BRIEF: Locate every line below that contains the word "facade", and copy each of those lines.

** START OF DATA FOR THIS EXERCISE **

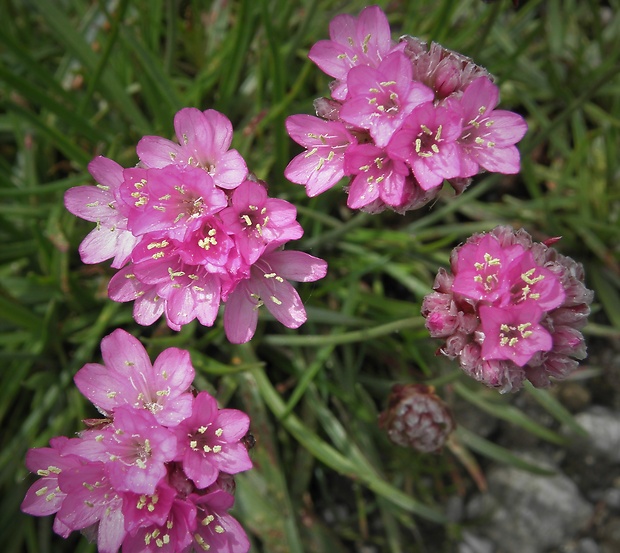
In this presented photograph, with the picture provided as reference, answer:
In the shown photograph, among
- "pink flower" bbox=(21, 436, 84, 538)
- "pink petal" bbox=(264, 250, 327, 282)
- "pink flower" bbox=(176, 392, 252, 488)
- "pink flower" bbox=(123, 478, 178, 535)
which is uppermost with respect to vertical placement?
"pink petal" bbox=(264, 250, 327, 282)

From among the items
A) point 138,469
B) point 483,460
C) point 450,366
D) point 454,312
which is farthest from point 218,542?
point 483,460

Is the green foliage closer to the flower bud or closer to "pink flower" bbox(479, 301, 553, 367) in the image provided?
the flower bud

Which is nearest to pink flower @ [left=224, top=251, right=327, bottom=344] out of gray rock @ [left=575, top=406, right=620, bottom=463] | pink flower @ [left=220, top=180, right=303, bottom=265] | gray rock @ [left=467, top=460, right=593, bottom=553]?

** END OF DATA FOR THIS EXERCISE **
** START OF DATA FOR THIS EXERCISE **

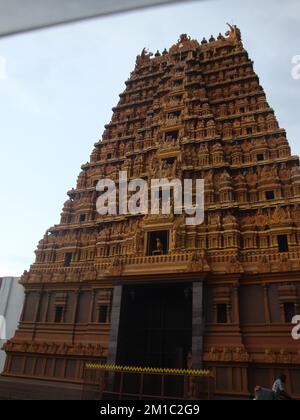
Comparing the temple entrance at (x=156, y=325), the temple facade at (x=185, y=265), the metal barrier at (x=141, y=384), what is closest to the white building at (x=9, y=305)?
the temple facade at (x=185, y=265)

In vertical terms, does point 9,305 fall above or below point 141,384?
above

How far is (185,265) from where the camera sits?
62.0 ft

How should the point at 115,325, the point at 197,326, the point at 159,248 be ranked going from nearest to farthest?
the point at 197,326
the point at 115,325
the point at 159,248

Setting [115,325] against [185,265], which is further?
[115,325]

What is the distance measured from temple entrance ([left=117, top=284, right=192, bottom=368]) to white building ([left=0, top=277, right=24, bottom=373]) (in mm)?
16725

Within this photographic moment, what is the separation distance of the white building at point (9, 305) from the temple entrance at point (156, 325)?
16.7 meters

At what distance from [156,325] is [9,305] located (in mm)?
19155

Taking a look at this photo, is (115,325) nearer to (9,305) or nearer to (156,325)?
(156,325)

** END OF DATA FOR THIS EXERCISE **
** START OF DATA FOR THIS EXERCISE **

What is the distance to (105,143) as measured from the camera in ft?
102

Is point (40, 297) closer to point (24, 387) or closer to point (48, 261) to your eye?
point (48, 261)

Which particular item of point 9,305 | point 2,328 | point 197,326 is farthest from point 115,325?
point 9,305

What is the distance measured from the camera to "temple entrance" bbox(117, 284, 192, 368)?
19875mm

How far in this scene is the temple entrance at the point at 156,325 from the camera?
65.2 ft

** END OF DATA FOR THIS EXERCISE **

THE ANSWER:
Comparing the temple entrance at (x=156, y=325), the temple facade at (x=185, y=265), the metal barrier at (x=141, y=384), what is closest to the white building at (x=9, y=305)?
the temple facade at (x=185, y=265)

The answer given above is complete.